**WHAT TO PRODUCE**
Take the whole listing and reproduce it exactly, pictures excepted.

● ● ● ● ● ● ●

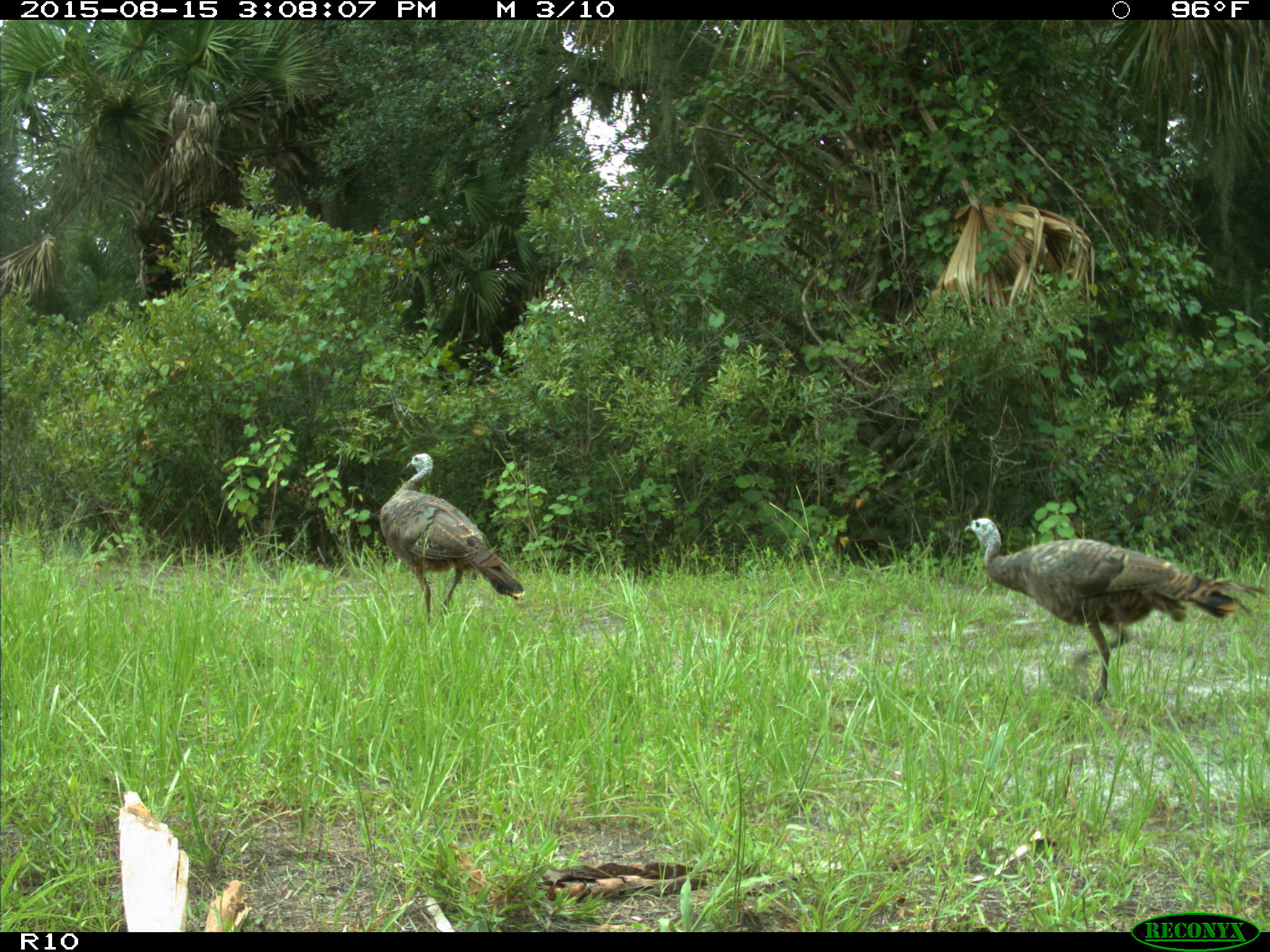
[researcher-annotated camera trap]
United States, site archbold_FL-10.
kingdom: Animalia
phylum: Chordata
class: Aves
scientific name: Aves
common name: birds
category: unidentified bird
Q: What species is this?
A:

● ● ● ● ● ● ●

**EXERCISE ANSWER**
[researcher-annotated camera trap]
United States, site archbold_FL-10.
kingdom: Animalia
phylum: Chordata
class: Aves
scientific name: Aves
common name: birds
category: unidentified bird
Q: What species is this?
A:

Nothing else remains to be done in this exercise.